The same could also be said of a number of the actors in the film. Rebecca Romijn is generally quite a good actress; given a different role, or at the least not hobbled by a feel-good storyline like in this film, she could have found some solid pathos to play off of Jane's Castle. I could also see Ben Foster being given something more substantial in this alternate film, maybe playing a slimy heavy against Frank. That's a version of the film I would have liked to see, and the bones for it were right here.
The part that really doesn't work, and only helps to sell the tonal issues with the film, is Travolta's Howard Saint. Travolta, frankly, is a terrible actor; this is especially the case once he became famous and, effectively, got high on his own supply.

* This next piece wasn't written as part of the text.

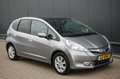 Honda Jazz 1.4 Hybrid Elegance Gris - thumbnail 4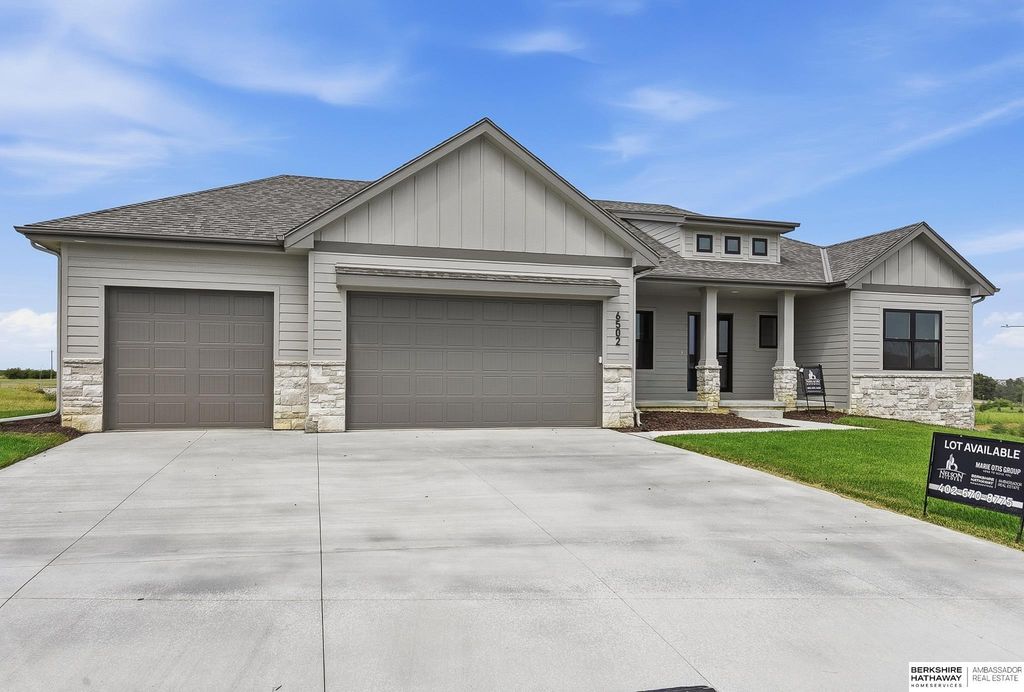6502 S 214th Avenue, Omaha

His performance as Saint is the usual Travolta mid-2000s performance, a lazy attempt at scenery-chewing that just feels hacky. It's like he's playing a parody of a villain here instead of actually investing in the role (which is probably the case as I rarely ever seen the actor invest in any role he's given).
I just struggle with this film. On the one hand it's a bad Punisher films because it feels safe and staid and tired, a studio effort that tries to rehabilitate the hero and make him "pallatable". At the same time, it's also just a bad film at a basic level. It's not competently made, or directed, and the action is, at times, incomprehensible. Characters make dumb choices, events occur simply because they have to and not because there's any logic to it, and it feels like we're forced down a single path because the narrative demands it and not because there's a coehsive story to actually get us anywhere. Plus, it glorifies what the Punisher does when, even the fans will admit, the Punisher isn't exactly a good guy. He might have understandable reasons for his quest of revenge but that doesn't make what he does right. This film fails to understand that.
But then this film just fails all over, for all reasons. Fans needed better, audiences needed better, and Thomas Jane certainly deserved better than the 2004 Punisher.